Joe Biden should follow the UK in banning global management consultancy Bain & Company from future government contracts, Labor peer Peter Hain has said.
In a letter shared with the Guardian, the former minister and anti-apartheid activist urged the US president to “act on this matter and set a clear precedent that will signal to all American global companies, consultants, lawyers, auditors and financial advisors as colluding. with corrupt politicians and their business friends in other countries will not be tolerated.”
Last month, Bain was banned from bidding for UK government contracts for three years because of “serious professional misconduct” in South African state corruption matters. Britain became the first western country to take this step, following pressure from Lord Hayne.
In January, the Guardian revealed that the Labor peer had asked Boris Johnson’s government to punish Bain, which is based in Boston, Massachusetts, for its “despicable” role in South Africa’s biggest post-apartheid corruption scandal .

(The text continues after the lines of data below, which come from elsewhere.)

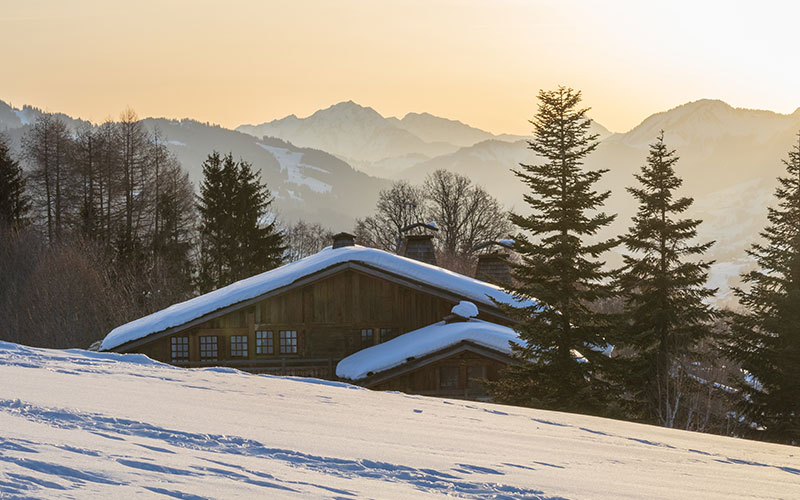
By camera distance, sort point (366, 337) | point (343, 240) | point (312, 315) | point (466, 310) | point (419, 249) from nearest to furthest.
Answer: point (466, 310) < point (312, 315) < point (366, 337) < point (343, 240) < point (419, 249)

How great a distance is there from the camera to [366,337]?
2695 centimetres

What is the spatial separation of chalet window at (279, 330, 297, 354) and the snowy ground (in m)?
18.1

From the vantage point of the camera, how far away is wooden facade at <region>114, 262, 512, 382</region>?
85.3 feet

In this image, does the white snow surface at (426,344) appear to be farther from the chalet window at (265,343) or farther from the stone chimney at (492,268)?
the stone chimney at (492,268)

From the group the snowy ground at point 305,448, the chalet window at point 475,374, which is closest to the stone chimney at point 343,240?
the chalet window at point 475,374

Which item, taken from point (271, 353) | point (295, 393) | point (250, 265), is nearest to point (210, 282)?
point (250, 265)

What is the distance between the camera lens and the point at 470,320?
2623cm

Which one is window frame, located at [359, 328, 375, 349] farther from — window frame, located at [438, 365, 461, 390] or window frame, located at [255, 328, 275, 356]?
window frame, located at [438, 365, 461, 390]

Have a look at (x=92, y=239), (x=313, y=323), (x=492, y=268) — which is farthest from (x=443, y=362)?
(x=92, y=239)

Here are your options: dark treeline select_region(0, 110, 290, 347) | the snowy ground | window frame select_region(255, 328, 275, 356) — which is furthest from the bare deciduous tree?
the snowy ground

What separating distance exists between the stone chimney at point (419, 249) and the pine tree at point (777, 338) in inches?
604

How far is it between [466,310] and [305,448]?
832 inches

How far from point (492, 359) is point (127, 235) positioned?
36.0 m

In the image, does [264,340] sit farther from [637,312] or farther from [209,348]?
[637,312]
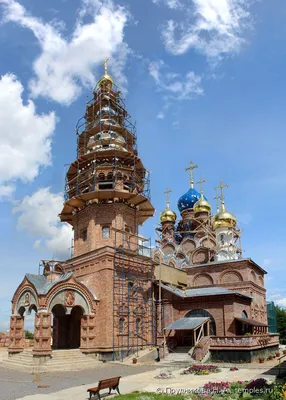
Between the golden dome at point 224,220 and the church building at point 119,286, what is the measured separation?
6.31 meters

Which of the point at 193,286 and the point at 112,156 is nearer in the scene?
the point at 112,156

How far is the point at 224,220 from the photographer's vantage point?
3566 cm

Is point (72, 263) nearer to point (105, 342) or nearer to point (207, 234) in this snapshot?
point (105, 342)

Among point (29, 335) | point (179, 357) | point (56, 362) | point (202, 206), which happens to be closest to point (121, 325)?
point (179, 357)

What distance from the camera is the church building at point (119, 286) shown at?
69.0 ft

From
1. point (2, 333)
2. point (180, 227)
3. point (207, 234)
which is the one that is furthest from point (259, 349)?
point (180, 227)

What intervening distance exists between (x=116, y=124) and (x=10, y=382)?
18490 millimetres

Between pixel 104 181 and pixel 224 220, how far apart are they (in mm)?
14870

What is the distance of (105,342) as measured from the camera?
2102 cm

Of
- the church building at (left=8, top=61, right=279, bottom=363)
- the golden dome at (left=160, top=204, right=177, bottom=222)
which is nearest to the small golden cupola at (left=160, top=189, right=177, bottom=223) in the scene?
the golden dome at (left=160, top=204, right=177, bottom=222)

In his letter to Biden, Hayne wrote: “I urge the US government to impose a similar ban on Bain from working for any public sector organization in your country, at least until the current legal proceedings regarding his nefarious role are fully concluded Bain in South Africa. course.”

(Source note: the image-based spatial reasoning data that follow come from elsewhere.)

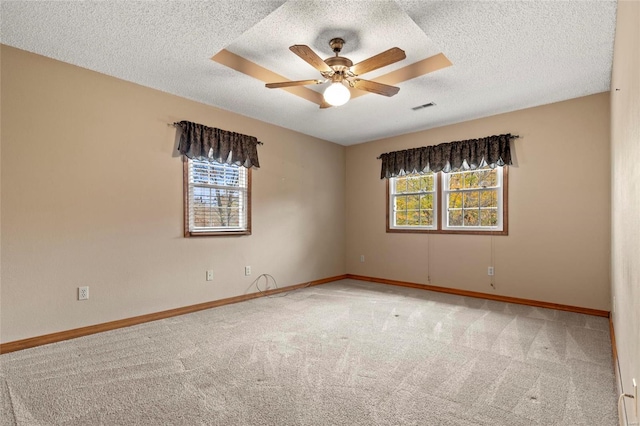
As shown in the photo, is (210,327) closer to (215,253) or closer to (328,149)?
(215,253)

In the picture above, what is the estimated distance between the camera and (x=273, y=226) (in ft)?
15.9

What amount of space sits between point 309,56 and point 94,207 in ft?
8.09

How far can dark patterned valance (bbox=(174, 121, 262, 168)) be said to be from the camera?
3.81m

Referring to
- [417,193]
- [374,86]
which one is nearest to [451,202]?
[417,193]

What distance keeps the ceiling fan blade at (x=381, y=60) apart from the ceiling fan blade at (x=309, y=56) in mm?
235

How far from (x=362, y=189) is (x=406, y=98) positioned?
2239mm

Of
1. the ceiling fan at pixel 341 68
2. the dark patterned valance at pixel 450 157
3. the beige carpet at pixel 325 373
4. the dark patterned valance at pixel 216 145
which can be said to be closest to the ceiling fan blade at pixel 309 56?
the ceiling fan at pixel 341 68

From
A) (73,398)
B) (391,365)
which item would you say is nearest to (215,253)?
(73,398)

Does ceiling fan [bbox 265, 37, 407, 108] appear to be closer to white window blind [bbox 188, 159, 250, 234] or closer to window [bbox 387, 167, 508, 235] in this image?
white window blind [bbox 188, 159, 250, 234]

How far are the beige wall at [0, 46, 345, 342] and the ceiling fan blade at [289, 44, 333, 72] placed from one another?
196cm

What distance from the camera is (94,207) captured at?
3.15m

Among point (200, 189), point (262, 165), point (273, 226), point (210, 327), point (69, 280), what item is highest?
point (262, 165)

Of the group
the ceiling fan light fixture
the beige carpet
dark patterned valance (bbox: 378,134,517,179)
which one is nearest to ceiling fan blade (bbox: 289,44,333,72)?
the ceiling fan light fixture

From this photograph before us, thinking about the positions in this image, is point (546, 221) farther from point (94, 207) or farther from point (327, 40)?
point (94, 207)
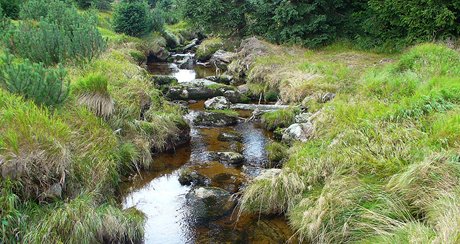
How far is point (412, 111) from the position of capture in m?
7.62

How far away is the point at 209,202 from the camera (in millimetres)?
7582

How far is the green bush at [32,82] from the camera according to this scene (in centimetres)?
699

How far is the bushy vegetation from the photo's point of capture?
1533 centimetres

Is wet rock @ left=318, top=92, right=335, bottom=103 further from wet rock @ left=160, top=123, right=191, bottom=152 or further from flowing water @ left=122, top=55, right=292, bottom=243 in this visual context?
wet rock @ left=160, top=123, right=191, bottom=152

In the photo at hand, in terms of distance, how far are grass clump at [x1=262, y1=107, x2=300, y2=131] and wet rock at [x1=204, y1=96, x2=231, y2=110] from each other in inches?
92.5

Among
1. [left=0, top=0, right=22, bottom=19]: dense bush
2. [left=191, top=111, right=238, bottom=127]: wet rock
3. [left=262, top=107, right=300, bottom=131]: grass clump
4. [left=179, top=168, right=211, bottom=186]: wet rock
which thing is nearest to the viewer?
[left=179, top=168, right=211, bottom=186]: wet rock

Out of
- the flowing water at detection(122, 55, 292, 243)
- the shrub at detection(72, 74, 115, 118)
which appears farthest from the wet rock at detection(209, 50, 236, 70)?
the shrub at detection(72, 74, 115, 118)

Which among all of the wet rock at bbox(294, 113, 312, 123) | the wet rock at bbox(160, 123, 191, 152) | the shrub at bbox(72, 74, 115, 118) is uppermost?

He sent a copy of the document to Ron Kidd, the chairman of the British-American caucus in the US House of Representatives.
The UK government’s decision followed the findings of two independent judicial commissions of inquiry in South Africa, namely the Nugent Commission in 2018 and the Zondo Commission, which concluded this year, chaired by Justice Robert Nugent and Chief Justice Raymond Zondo respectively .
The Zondo commission concluded in January that there was “collusion” between the consultancy and former South African president Jacob Zuma to overhaul entire sectors of the economy.
The committee found that between 2012 and 2015, Bain helped draw up plans to “seize and restructure” the South African Revenue Service (Sars) and centralize procurement processes – changes the report said would facilitate corruption.
Hain said in his letter: “Bain’s US-based global managing partner, Manny Maceda, downplays his firm’s Sars actions as ‘mistakes’. But this grossly underestimates the enormous social and economic damage Bain’s behavior has caused ordinary South Africans already suffering from crippling apartheid inequality and poverty, as well as industrial-scale looting and cronyism during the Zuma decade, in which Bain was complicit in”.
Bain said last month he was “disappointed and surprised” by the Cabinet decision. “Bain has apologized for the mistakes made by the South African office in working with the South African Revenue Service and we have returned all fees from the job, with interest, in 2018. Bain South Africa did not act illegally in Sars or elsewhere and no evidence has been suggested to the contrary,” he said.